**THE INPUT:**
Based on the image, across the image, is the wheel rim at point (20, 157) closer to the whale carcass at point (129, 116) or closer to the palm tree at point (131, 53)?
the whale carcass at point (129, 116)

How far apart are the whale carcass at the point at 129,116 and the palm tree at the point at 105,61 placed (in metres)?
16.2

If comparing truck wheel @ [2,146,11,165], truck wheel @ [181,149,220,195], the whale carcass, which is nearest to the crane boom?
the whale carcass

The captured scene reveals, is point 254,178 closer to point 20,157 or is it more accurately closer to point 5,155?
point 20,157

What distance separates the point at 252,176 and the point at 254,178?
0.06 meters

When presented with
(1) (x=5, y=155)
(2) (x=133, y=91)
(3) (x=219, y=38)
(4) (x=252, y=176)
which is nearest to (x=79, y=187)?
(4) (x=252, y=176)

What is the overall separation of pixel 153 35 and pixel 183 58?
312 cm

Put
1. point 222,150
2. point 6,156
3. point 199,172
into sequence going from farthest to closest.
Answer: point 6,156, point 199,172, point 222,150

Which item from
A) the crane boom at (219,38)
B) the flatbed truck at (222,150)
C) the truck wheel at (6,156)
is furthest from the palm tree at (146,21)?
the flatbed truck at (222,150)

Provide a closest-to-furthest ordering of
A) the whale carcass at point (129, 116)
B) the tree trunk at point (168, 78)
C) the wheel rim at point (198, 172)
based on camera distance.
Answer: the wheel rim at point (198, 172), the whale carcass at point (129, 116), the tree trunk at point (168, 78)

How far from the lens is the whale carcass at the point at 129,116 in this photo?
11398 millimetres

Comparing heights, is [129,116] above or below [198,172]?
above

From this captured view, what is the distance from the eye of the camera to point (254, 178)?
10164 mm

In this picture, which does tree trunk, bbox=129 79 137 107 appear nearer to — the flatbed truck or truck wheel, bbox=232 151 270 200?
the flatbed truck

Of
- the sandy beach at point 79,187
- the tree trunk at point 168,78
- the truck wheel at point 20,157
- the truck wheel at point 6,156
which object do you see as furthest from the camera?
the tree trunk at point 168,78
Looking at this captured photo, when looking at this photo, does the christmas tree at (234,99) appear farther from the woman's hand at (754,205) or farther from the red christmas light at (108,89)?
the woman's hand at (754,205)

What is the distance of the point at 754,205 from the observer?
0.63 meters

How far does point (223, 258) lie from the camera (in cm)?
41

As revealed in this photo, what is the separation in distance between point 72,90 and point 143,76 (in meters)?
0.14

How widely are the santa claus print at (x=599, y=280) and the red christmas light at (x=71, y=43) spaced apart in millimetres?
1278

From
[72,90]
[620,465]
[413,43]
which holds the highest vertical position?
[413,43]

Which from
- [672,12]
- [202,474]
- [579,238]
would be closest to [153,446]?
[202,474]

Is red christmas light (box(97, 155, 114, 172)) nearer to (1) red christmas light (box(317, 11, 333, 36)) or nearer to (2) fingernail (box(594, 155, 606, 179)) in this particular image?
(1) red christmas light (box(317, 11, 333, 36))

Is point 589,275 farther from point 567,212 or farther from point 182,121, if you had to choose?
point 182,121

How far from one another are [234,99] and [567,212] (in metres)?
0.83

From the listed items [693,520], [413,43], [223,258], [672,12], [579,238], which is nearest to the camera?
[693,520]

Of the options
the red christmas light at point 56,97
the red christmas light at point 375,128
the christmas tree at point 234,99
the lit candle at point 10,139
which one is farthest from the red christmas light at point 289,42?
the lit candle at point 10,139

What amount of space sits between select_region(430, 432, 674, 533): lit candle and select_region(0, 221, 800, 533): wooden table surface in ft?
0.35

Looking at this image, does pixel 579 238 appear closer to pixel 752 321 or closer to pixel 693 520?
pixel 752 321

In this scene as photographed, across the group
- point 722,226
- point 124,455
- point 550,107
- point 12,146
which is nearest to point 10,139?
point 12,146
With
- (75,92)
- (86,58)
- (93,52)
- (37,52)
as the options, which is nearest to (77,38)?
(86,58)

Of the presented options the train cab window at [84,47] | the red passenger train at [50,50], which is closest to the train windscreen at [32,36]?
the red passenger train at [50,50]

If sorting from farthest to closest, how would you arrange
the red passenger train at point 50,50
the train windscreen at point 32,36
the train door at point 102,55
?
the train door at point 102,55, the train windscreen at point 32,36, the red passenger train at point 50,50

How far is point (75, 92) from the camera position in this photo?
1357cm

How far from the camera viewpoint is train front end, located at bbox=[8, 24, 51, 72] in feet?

**WHAT IS REQUIRED:**
Copy all of the material above word for word, keeping every line in its original order.

**TASK SOLUTION:**
Based on the image, across the image, is the wheel rim at point (20, 157) closer to the whale carcass at point (129, 116) or closer to the palm tree at point (131, 53)?
the whale carcass at point (129, 116)

How far apart are the whale carcass at the point at 129,116 and the palm tree at the point at 105,61 placed (in metres)?
16.2

If comparing truck wheel @ [2,146,11,165], truck wheel @ [181,149,220,195], the whale carcass, which is nearest to the crane boom?
the whale carcass

The captured scene reveals, is point 254,178 closer to point 20,157 or is it more accurately closer to point 5,155?
point 20,157

What distance separates the point at 252,176 and the point at 254,178?
0.06 meters

When presented with
(1) (x=5, y=155)
(2) (x=133, y=91)
(3) (x=219, y=38)
(4) (x=252, y=176)
which is nearest to (x=79, y=187)?
(4) (x=252, y=176)

What is the overall separation of pixel 153 35 and pixel 183 58?
312 cm

Put
1. point 222,150
2. point 6,156
3. point 199,172
into sequence going from farthest to closest.
Answer: point 6,156, point 199,172, point 222,150

Which item from
A) the crane boom at (219,38)
B) the flatbed truck at (222,150)
C) the truck wheel at (6,156)
is furthest from the palm tree at (146,21)?
the flatbed truck at (222,150)

Provide a closest-to-furthest ordering of
A) the whale carcass at point (129, 116)
B) the tree trunk at point (168, 78)
C) the wheel rim at point (198, 172)
based on camera distance.
Answer: the wheel rim at point (198, 172), the whale carcass at point (129, 116), the tree trunk at point (168, 78)

How far from the lens is the whale carcass at the point at 129,116 in this photo?
11398 millimetres

Comparing heights, is [129,116] above or below [198,172]?
above

From this captured view, what is the distance from the eye of the camera to point (254, 178)?
10164 mm

In this picture, which does tree trunk, bbox=129 79 137 107 appear nearer to — the flatbed truck or truck wheel, bbox=232 151 270 200?
the flatbed truck

Of
- the sandy beach at point 79,187
- the tree trunk at point 168,78
- the truck wheel at point 20,157
- the truck wheel at point 6,156
which object do you see as furthest from the camera?
the tree trunk at point 168,78
Looking at this captured photo, when looking at this photo, does the christmas tree at (234,99) appear farther from the woman's hand at (754,205) or farther from the red christmas light at (108,89)?
the woman's hand at (754,205)

What is the distance of the point at 754,205 from the observer?
0.63 meters

How far does point (223, 258) lie from the camera (in cm)?
41

As revealed in this photo, what is the separation in distance between point 72,90 and point 143,76 (in meters)?
0.14

How widely are the santa claus print at (x=599, y=280) and the red christmas light at (x=71, y=43) spaced apart in millimetres?
1278

From
[72,90]
[620,465]
[413,43]
which holds the highest vertical position?
[413,43]

Which from
- [672,12]
- [202,474]
- [579,238]
would be closest to [153,446]?
[202,474]

Is red christmas light (box(97, 155, 114, 172)) nearer to (1) red christmas light (box(317, 11, 333, 36)) or nearer to (2) fingernail (box(594, 155, 606, 179)) in this particular image?
(1) red christmas light (box(317, 11, 333, 36))

Is point 589,275 farther from point 567,212 or farther from point 182,121, if you had to choose?
point 182,121

How far from one another are [234,99] and [567,212] (in metres)?
0.83

From the listed items [693,520], [413,43], [223,258], [672,12], [579,238], which is nearest to the camera?
[693,520]

Of the options
the red christmas light at point 56,97
the red christmas light at point 375,128
the christmas tree at point 234,99
the lit candle at point 10,139
which one is farthest from the red christmas light at point 289,42?
the lit candle at point 10,139

What amount of space sits between select_region(430, 432, 674, 533): lit candle and select_region(0, 221, 800, 533): wooden table surface in ft?
0.35

Looking at this image, does pixel 579 238 appear closer to pixel 752 321 or closer to pixel 693 520?
pixel 752 321

In this scene as photographed, across the group
- point 722,226
- point 124,455
- point 550,107
- point 12,146
which is nearest to point 10,139?
point 12,146
With
- (75,92)
- (86,58)
- (93,52)
- (37,52)
as the options, which is nearest to (77,38)?
(86,58)

Of the presented options the train cab window at [84,47] | the red passenger train at [50,50], which is closest to the train windscreen at [32,36]?
the red passenger train at [50,50]

If sorting from farthest to closest, how would you arrange
the red passenger train at point 50,50
the train windscreen at point 32,36
the train door at point 102,55
?
the train door at point 102,55, the train windscreen at point 32,36, the red passenger train at point 50,50

How far is point (75, 92) from the camera position in this photo?
1357cm

How far from the camera viewpoint is train front end, located at bbox=[8, 24, 51, 72] in feet?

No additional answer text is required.